> [Tasks to complete]:
a – In the article about the Blitz club, what street address did the club have?
b – Write out the passage of the Blitz club article between "In February 1979, on" and "out Teutonic electronica.", inclusive, word for word.
c – Carry the Blitz club article forward with the next part, starting after its last sentence.

> [Source passage]:
>> BEGIN

“The Blitz was an absolutely beautiful way to grow up,” Martin Kemp of Spandau Ballet recalls. “We didn’t talk about diversity back then because it was just part of the culture. The whole idea of new romantic was that you could be who you wanted to be: one day a soldier, the next a cowboy — or an Elizabethan cowboy — and it all made sense.”
In February 1979, on a dreary Tuesday night in Covent Garden — post punk, and amid the death rattle of disco — a new kind of club was born that fast became an incubator for a group of budding creatives. The club was the Blitz and it was to be the setting for a cultural earthquake that defined how the 1980s looked, sounded and felt. For 18 raucous months Tuesdays belonged to the flamboyant few. From 10 p.m. the pedestrian wine bar patrons were ushered out as Rusty Egan, the former Rich Kids drummer, began blasting out Teutonic electronica.

Before the Blitz there was Billy’s on Meard Street in Soho. Egan and Steve Strange first teamed up for an epic house party, and from that sprang the idea for a David Bowie‑focused club night. The crowd at Billy’s were glam and androgynous, attracting Bananarama’s Siobhan Fahey, as well as Kemp and his brother, Gary, who were brought there by their friend Steve Dagger, the Spandau manager-in-waiting. “The flyer said something like ‘Jump aboard the night train: Bowie night’,” Gary remembers. “Steve Strange was on the door dressed in the wildest thing I had ever seen — he looked like a Cossack with a quiff. He liked the look of us and we got in.” This was not a given, considering Strange’s exacting standards of style-gatekeeping and his penchant for withering put-downs.

Three months in, the promoters were forced to leave the venue after its owners demanded more money. Egan went to Berlin and Dusseldorf “in search of Kraftwerk and anything coming out of that area”. Returning to London three months later, armed with “new wave and electronic records”, he, along with Strange, opened the Blitz, tucked away at 4 Great Queen Street in what was then a ghost town at night. “All of Covent Garden was planned to be demolished, but we wanted to be in the center of town,” says the broadcaster Robert Elms, whose Blitz memoir debuts this month. “It’s where we had our clubs, shops and parties.”

>> END

> [Information provided]:
>> BEGIN

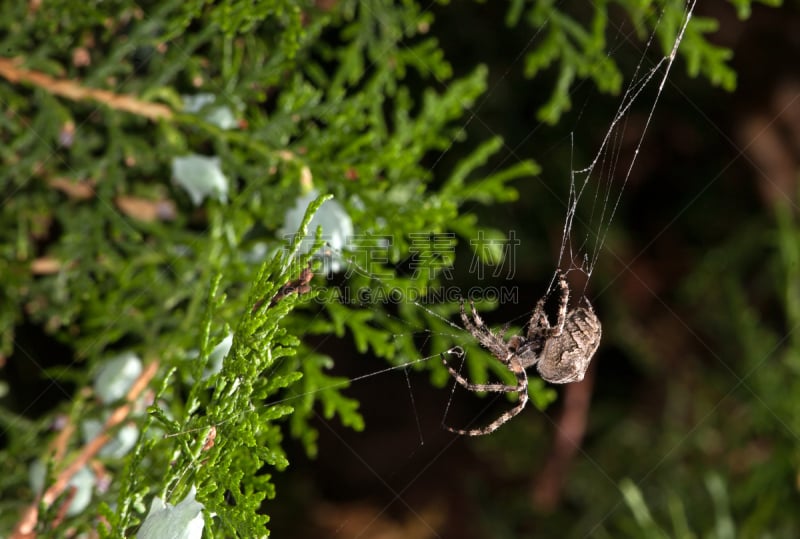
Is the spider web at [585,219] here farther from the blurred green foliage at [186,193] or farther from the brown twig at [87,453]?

>> END

> [Responses]:
a – 4 Great Queen Street

b –
In February 1979, on a dreary Tuesday night in Covent Garden — post punk, and amid the death rattle of disco — a new kind of club was born that fast became an incubator for a group of budding creatives. The club was the Blitz and it was to be the setting for a cultural earthquake that defined how the 1980s looked, sounded and felt. For 18 raucous months Tuesdays belonged to the flamboyant few. From 10 p.m. the pedestrian wine bar patrons were ushered out as Rusty Egan, the former Rich Kids drummer, began blasting out Teutonic electronica.

c –
A Second World War-themed wine bar, with red‑and‑white tablecloths and candles in bottles, didn’t scream cultural game-changer. Yet, for Martin Kemp, “it felt like someone in 1979 had flicked on the color switch of life”. The costume designer Michele Clapton recalls thinking: “This is the most amazing place ever, because I wasn’t the only weirdo. I had found my tribe.” The “tribe” included many who would go on to lead in art, design, music and fashion throughout the Eighties, Nineties and beyond, earning them the revered moniker the Blitz Kids. Launching three months before Thatcher became prime minister, Blitz was a lifeline for Britain’s disaffected 17 to 21‑year‑olds. Boy George — then still George O’Dowd — held cloakroom duties, where he confessed to pilfering from people’s pockets.
Before him, Princess Julia had the gig. “It was Steve’s way of making me be there weekly, but it meant a bit of extra money and you got your tea made as well.” That didn’t last long; “I got really drunk one night and vomited in there. I got fired and George took over.”

Inspired by Egan’s music selection, Dagger advised Gary Kemp to introduce a synthesizer to Spandau Ballet. Kemp rewrote many of the soon-to-be hit songs on their debut album. With this reinvention, their dream of becoming the Blitz house band was realized — and Top of the Pops came calling shortly after.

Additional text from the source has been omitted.